## Assignment
Go through the data below and copy each line that includes "respiratory".

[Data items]
━━━━━━━━━━━━━━━━

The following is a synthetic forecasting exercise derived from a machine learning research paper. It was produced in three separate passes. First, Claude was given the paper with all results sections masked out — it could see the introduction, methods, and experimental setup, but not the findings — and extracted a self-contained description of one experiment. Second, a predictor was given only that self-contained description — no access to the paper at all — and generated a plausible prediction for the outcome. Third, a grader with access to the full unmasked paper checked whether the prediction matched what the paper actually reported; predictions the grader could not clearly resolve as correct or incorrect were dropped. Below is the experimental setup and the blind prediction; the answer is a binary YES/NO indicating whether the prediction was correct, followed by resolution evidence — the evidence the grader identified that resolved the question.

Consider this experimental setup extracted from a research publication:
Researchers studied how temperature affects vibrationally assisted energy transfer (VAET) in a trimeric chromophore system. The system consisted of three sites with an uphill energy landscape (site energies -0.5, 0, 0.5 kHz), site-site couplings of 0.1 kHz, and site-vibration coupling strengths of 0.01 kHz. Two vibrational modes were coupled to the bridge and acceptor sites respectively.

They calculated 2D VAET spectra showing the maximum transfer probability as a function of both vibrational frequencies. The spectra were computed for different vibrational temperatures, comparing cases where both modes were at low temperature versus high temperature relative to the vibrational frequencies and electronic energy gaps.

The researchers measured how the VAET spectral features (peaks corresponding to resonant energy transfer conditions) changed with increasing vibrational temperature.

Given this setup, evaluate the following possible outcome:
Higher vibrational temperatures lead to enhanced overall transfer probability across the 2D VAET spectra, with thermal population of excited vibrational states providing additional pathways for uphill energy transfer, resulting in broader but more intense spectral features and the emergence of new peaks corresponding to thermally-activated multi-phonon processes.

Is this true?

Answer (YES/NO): NO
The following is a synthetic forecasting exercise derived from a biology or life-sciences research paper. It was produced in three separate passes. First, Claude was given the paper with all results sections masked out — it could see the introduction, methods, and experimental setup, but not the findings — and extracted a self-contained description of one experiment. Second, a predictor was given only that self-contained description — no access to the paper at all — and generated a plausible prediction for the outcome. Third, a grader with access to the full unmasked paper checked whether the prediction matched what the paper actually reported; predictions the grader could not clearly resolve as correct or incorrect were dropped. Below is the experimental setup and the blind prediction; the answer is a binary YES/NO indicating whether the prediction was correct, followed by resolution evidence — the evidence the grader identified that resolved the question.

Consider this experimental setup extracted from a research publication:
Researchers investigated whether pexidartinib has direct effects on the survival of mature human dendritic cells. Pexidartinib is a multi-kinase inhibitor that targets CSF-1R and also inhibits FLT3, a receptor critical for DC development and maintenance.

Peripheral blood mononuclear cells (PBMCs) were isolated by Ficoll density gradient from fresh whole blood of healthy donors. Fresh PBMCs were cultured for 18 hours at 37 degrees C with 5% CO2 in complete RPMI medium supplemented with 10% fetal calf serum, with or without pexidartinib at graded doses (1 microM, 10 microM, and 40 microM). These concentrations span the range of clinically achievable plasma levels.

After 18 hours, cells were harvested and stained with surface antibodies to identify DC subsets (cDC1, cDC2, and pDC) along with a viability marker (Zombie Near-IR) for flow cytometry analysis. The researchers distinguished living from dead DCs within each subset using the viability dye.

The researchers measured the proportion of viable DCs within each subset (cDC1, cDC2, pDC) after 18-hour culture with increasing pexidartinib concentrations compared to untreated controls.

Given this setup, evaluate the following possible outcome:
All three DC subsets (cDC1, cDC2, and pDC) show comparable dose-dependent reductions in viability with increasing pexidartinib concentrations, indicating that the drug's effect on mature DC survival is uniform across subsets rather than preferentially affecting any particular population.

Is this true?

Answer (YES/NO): NO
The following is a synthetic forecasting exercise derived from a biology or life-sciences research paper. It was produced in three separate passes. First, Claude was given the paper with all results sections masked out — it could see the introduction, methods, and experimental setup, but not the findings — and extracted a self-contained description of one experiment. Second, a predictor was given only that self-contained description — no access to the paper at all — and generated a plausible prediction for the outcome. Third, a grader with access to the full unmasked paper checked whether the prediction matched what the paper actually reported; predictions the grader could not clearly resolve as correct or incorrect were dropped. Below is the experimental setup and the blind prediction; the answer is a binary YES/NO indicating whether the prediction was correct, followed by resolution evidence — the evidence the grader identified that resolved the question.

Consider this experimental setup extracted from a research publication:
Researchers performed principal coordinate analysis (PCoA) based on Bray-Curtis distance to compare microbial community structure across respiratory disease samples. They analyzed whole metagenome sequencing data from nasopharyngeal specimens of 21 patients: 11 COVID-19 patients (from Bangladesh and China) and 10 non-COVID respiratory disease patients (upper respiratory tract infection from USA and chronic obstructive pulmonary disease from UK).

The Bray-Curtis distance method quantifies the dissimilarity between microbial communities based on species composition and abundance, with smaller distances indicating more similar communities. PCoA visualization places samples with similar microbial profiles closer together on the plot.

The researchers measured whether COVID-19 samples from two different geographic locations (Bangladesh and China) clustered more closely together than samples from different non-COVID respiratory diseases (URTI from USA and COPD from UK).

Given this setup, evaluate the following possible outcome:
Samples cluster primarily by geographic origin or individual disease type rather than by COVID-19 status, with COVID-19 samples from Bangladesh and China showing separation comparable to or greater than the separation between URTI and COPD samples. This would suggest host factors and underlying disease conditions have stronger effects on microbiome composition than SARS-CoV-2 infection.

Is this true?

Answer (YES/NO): NO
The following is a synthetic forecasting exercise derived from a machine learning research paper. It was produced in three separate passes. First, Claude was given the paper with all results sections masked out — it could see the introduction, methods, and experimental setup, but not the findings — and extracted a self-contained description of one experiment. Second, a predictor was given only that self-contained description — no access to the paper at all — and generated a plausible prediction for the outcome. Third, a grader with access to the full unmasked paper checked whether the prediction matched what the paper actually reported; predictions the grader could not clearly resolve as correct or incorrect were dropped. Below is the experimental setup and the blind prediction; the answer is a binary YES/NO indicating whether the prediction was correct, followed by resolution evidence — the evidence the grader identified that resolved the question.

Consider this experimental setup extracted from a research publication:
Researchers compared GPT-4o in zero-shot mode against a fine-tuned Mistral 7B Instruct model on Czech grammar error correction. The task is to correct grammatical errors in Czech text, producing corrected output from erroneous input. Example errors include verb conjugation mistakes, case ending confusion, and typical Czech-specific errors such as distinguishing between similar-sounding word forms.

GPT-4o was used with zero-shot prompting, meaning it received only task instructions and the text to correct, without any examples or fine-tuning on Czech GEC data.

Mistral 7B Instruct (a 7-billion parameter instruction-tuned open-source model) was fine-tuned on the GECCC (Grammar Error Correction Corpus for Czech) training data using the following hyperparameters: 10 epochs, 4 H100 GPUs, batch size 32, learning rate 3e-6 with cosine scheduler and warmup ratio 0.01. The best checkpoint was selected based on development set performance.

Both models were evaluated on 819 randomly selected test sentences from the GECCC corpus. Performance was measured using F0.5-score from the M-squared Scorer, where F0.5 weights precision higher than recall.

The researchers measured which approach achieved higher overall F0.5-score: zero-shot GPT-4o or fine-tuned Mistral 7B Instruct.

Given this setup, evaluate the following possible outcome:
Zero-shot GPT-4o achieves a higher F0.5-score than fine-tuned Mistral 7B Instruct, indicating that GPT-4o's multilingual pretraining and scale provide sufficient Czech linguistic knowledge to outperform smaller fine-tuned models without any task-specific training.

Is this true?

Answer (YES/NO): YES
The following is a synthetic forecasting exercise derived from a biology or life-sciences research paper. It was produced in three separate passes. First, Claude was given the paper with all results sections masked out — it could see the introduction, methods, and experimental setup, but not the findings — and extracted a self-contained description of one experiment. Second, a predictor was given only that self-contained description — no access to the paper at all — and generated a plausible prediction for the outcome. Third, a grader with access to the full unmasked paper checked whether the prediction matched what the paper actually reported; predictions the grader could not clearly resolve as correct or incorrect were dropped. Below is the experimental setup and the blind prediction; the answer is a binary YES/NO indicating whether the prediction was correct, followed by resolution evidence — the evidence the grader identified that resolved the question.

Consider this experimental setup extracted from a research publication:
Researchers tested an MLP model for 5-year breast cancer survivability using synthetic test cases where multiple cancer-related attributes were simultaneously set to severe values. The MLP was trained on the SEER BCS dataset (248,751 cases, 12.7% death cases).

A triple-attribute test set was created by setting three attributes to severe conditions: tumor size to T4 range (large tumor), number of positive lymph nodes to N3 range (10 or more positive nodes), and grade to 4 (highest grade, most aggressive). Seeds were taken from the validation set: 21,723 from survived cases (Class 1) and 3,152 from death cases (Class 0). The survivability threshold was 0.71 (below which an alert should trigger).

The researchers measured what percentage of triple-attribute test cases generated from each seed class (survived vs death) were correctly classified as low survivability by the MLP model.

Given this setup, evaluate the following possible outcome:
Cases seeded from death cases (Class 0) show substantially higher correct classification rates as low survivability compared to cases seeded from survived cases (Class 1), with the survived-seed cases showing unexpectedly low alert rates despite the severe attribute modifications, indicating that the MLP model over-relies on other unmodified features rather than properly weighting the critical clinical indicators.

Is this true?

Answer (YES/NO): NO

━━━━━━━━━━━━━━━━

## Reply to the task
Researchers performed principal coordinate analysis (PCoA) based on Bray-Curtis distance to compare microbial community structure across respiratory disease samples. They analyzed whole metagenome sequencing data from nasopharyngeal specimens of 21 patients: 11 COVID-19 patients (from Bangladesh and China) and 10 non-COVID respiratory disease patients (upper respiratory tract infection from USA and chronic obstructive pulmonary disease from UK).
The researchers measured whether COVID-19 samples from two different geographic locations (Bangladesh and China) clustered more closely together than samples from different non-COVID respiratory diseases (URTI from USA and COPD from UK).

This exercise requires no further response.